Forecast: Montana could regain House seat lost 30 years ago
HELENA, Mont. (AP) — Nearly 30 years after losing a seat in the U.S. House, Montana could regain it following the 2020 U.S. Census, officials with The Brookings Institution and Election Data Services forecast.
Montana’s resident population has grown from 989,400 in 2010 to an estimated 1.069 million in July, according to figures released Monday by the U.S. Census Bureau.
Montana lost one of its two U.S. House seats after the 1990 U.S. Census and has had just one member in the 435-member body since 1993.
Election Data Services forecasts Montana will get the 435th seat — by a margin of just a couple thousand people — when the House seats are distributed following the 2020 Census.

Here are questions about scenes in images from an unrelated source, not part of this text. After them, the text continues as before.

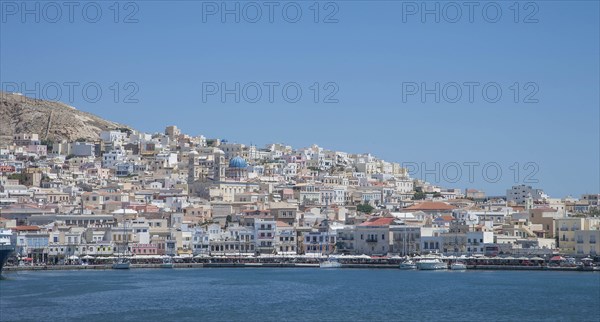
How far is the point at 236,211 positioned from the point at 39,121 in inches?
1954

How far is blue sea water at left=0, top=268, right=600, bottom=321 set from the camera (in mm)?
43938

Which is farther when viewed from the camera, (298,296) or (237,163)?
(237,163)

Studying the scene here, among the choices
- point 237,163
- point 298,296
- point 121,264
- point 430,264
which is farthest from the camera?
point 237,163

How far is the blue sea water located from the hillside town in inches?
302

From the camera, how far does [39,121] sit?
136500 mm

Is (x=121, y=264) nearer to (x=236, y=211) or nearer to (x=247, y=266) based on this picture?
(x=247, y=266)

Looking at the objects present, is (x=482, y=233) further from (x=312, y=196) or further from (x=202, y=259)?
(x=312, y=196)

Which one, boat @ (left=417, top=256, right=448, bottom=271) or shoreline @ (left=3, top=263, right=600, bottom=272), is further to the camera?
boat @ (left=417, top=256, right=448, bottom=271)

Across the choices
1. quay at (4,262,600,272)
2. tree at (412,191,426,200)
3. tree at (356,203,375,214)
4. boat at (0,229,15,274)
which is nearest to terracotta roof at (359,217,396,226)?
quay at (4,262,600,272)

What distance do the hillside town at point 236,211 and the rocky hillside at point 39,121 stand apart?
6.30 metres

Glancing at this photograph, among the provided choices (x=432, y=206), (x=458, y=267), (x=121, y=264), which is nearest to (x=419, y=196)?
(x=432, y=206)

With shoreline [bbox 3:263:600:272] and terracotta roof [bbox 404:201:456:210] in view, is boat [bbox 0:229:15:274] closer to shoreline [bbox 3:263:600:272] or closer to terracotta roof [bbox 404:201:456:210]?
shoreline [bbox 3:263:600:272]

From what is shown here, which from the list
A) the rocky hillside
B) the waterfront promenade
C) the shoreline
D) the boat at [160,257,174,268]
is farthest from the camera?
the rocky hillside

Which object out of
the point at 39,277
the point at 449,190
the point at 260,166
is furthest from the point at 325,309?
the point at 449,190
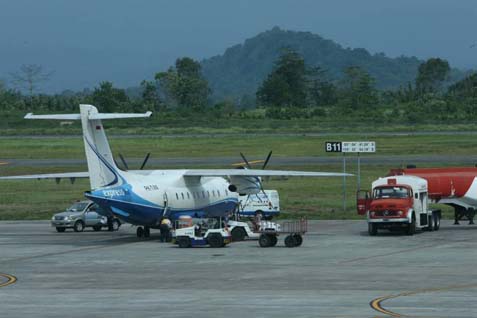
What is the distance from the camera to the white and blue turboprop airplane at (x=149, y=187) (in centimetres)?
4653

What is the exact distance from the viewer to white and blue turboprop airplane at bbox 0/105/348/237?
1832 inches

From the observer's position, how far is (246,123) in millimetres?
139375

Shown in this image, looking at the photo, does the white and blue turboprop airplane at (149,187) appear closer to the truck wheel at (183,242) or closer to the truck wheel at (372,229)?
the truck wheel at (372,229)

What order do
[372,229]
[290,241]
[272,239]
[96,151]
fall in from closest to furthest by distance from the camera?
[290,241] → [272,239] → [96,151] → [372,229]

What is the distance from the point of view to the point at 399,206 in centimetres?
4881

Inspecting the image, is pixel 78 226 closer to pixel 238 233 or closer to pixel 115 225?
pixel 115 225

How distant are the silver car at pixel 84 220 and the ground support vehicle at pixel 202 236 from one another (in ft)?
37.7

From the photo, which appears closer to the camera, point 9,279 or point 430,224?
point 9,279

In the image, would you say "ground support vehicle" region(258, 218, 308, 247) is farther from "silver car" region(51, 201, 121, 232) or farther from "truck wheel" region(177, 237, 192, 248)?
"silver car" region(51, 201, 121, 232)

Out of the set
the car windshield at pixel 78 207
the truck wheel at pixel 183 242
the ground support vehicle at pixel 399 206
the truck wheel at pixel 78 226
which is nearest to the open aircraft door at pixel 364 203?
the ground support vehicle at pixel 399 206

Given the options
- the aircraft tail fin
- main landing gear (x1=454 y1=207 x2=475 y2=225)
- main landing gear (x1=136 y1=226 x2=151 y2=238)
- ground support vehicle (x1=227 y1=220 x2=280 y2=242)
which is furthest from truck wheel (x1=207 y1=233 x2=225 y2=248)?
main landing gear (x1=454 y1=207 x2=475 y2=225)

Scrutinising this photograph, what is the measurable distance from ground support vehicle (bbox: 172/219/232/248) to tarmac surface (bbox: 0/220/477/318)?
0.48 meters

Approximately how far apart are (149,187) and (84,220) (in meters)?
9.64

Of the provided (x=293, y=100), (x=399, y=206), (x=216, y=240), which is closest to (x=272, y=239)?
(x=216, y=240)
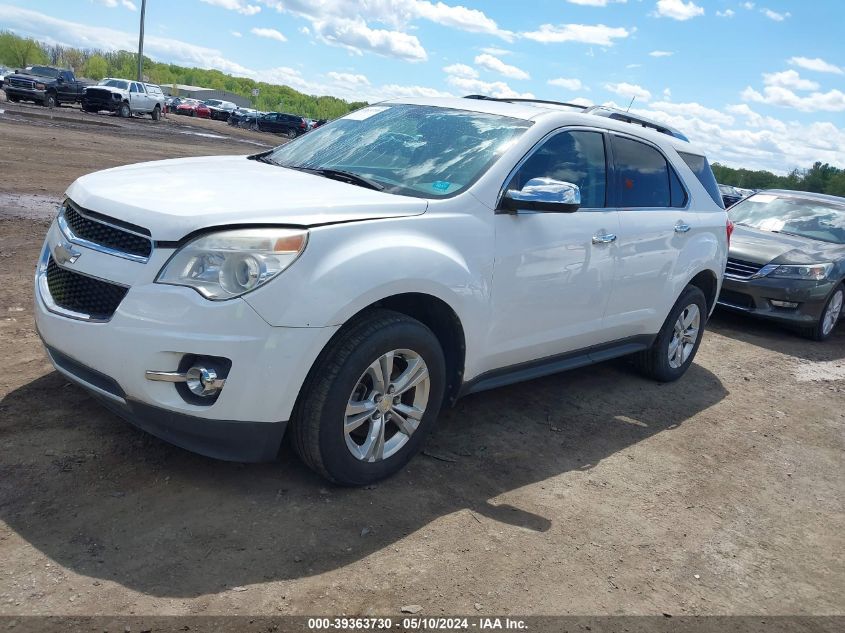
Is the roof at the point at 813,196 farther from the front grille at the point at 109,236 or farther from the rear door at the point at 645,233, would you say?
the front grille at the point at 109,236

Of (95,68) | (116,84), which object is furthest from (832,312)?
(95,68)

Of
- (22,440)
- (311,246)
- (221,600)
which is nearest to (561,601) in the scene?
(221,600)

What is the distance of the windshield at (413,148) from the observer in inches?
156

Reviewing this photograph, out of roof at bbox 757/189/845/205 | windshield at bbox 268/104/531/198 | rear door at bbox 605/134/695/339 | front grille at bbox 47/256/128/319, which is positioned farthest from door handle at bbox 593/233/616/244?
roof at bbox 757/189/845/205

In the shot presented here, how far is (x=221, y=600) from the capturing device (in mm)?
2686

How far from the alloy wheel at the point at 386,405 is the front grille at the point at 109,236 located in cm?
106

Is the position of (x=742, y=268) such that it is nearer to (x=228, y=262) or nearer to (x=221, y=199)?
(x=221, y=199)

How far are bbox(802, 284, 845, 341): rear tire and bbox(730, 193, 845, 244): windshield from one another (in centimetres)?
82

“Most of the scuttlebutt we have been hearing from interested parties has been increasingly positive on prospects for a second seat,” Jeff Essman, a member of Montana’s Districting and Apportionment Commission, told told The Billings Gazette.
“But Montana should not be complacent as there is always a fight when it comes to power and money, which is why the commission is encouraging every Montanan to respond to the census,” Essman said. “Please answer on the number of people in the house, even if you don’t want to answer the rest of the nosy questions, is what I am advising.”
In 2010, Montana narrowly missed receiving a second U.S. House seat while Rhode Island retained two because its population was a few thousand more than Montana’s. Rhode Island is projected to lose its second House seat based on the 2019 population estimates.
William Frey, a senior fellow at The Brookings Institution, said population estimates indicate Texas could gain three seats and Florida could gain two.
Arizona, Colorado, North Carolina and Oregon are other states that could gain a seat in the U.S. House. Ten states are forecast to lose a seat, including California for the first time, Frey said.
The 2020 Census will count residents as of April 1. The Census Bureau will deliver apportionment counts to the president and Congress in December 2020. States will have the information to start redrawing districts, if necessary, by March 31, 2021, the Census Bureau said.
Billions of dollars in federal aid are distributed to states based on population.